**WHAT THIS TASK INVOLVES:** Please print the following lines verbatim, with nothing changed.

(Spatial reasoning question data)
-=-=-=-=-

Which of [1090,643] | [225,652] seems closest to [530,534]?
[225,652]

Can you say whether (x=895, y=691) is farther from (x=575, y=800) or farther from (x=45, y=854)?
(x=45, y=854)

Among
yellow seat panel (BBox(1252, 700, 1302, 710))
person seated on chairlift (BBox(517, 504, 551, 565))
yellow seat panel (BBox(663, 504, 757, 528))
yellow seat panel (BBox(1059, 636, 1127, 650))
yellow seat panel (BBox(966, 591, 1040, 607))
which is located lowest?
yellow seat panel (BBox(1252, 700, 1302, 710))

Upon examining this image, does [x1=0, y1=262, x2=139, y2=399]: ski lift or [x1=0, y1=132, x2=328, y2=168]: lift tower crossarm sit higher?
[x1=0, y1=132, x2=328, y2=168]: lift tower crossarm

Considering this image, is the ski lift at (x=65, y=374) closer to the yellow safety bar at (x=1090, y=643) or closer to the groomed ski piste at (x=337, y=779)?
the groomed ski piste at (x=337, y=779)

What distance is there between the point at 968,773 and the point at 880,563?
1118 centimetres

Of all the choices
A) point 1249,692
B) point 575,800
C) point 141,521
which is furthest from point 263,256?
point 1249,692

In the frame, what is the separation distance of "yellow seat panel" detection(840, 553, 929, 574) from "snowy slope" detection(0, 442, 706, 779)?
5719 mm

-=-=-=-=-

**ANSWER BELOW:**
Which of [1090,643] | [225,652] seems closest to [530,534]?
[225,652]

Can you say whether (x=895, y=691) is farther from (x=575, y=800) or farther from (x=45, y=854)?
(x=45, y=854)

Among
yellow seat panel (BBox(1252, 700, 1302, 710))
person seated on chairlift (BBox(517, 504, 551, 565))
yellow seat panel (BBox(663, 504, 757, 528))
yellow seat panel (BBox(1059, 636, 1127, 650))
yellow seat panel (BBox(966, 591, 1040, 607))
which is located lowest?
yellow seat panel (BBox(1252, 700, 1302, 710))

Upon examining this image, does [x1=0, y1=262, x2=139, y2=399]: ski lift or [x1=0, y1=132, x2=328, y2=168]: lift tower crossarm sit higher?
[x1=0, y1=132, x2=328, y2=168]: lift tower crossarm

Considering this image, is the ski lift at (x=65, y=374) closer to the yellow safety bar at (x=1090, y=643) or closer to the groomed ski piste at (x=337, y=779)?
the groomed ski piste at (x=337, y=779)

What distance is there between the point at 968,773 and the point at 880,563?
1118 centimetres

Of all the choices
A) point 1249,692
B) point 575,800
C) point 141,521
which is furthest from point 263,256?
point 1249,692

In the frame, what is the separation distance of "yellow seat panel" detection(840, 553, 929, 574) from "snowy slope" detection(0, 442, 706, 779)?
5719 mm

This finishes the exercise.